From: Amit Kapila <amit(dot)kapila16(at)gmail(dot)com>
To: pgsql-hackers <pgsql-hackers(at)postgresql(dot)org>
Subject: Re: parallelize queries containing subplans
Date: 2017-02-14 09:24:46
Message-ID: CAA4eK1LQA-avGD=H3nNfVC8nMahozgRzEHb3KPpeppCTQ-gayg@mail.gmail.com
Views: Raw Message | Whole Thread | Download mbox | Resend email
Thread:
Lists: pgsql-hackers

On Tue, Jan 3, 2017 at 4:19 PM, Amit Kapila <amit(dot)kapila16(at)gmail(dot)com> wrote:
> On Wed, Dec 28, 2016 at 11:47 AM, Amit Kapila <amit(dot)kapila16(at)gmail(dot)com> wrote:
>>
>> Now, we can further extend this to parallelize queries containing
>> correlated subplans like below:
>>
>> explain select * from t1 where t1.i in (select t2.i from t2 where t2.i=t1.i);
>> QUERY PLAN
>> -------------------------------------------------------------
>> Seq Scan on t1 (cost=0.00..831049.09 rows=8395 width=12)
>> Filter: (SubPlan 1)
>> SubPlan 1
>> -> Seq Scan on t2 (cost=0.00..97.73 rows=493 width=4)
>> Filter: (i = t1.i)
>> (5 rows)
>>
>> In the above query, Filter on t2 (i = t1.i) generates Param node which
>> is a parallel-restricted node, so such queries won't be able to use
>> parallelism even with the patch.

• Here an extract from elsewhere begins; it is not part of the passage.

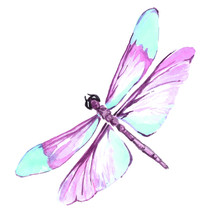 Watercolor Color Dragonfly Dra...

I think we can mark Params which
>> refer to same level as parallel-safe and I think we have this
>> information (node-> varlevelsup/ phlevelsup/ agglevelsup) available
>> when we replace correlation vars (SS_replace_correlation_vars).
>>
>
> I have implemented the above idea which will allow same or immediate
> outer level PARAMS as parallel_safe. The results of above query after
> patch:
>
> postgres=# explain select * from t1 where t1.i in (select t2.i from t2
> where t2.i=t1.i);
> QUERY PLAN
> --------------------------------------------------------------------------
> Gather (cost=0.00..488889.88 rows=8395 width=12)
> Workers Planned: 1
> -> Parallel Seq Scan on t1 (cost=0.00..488889.88 rows=4938 width=12)
> Filter: (SubPlan 1)
> SubPlan 1
> -> Seq Scan on t2 (cost=0.00..97.73 rows=493 width=4)
> Filter: (i = t1.i)
> (7 rows)
>

On further evaluation, it seems this patch has one big problem which
is that it will allow forming parallel plans which can't be supported
with current infrastructure. For ex. marking immediate level params
as parallel safe can generate below type of plan:

Seq Scan on t1
Filter: (SubPlan 1)
SubPlan 1
-> Gather
Workers Planned: 1
-> Result
One-Time Filter: (t1.k = 0)
-> Parallel Seq Scan on t2

In this plan, we can't evaluate one-time filter (that contains
correlated param) unless we have the capability to pass all kind of
PARAM_EXEC param to workers. I don't want to invest too much time in
this patch unless somebody can see some way using current parallel
infrastructure to implement correlated subplans.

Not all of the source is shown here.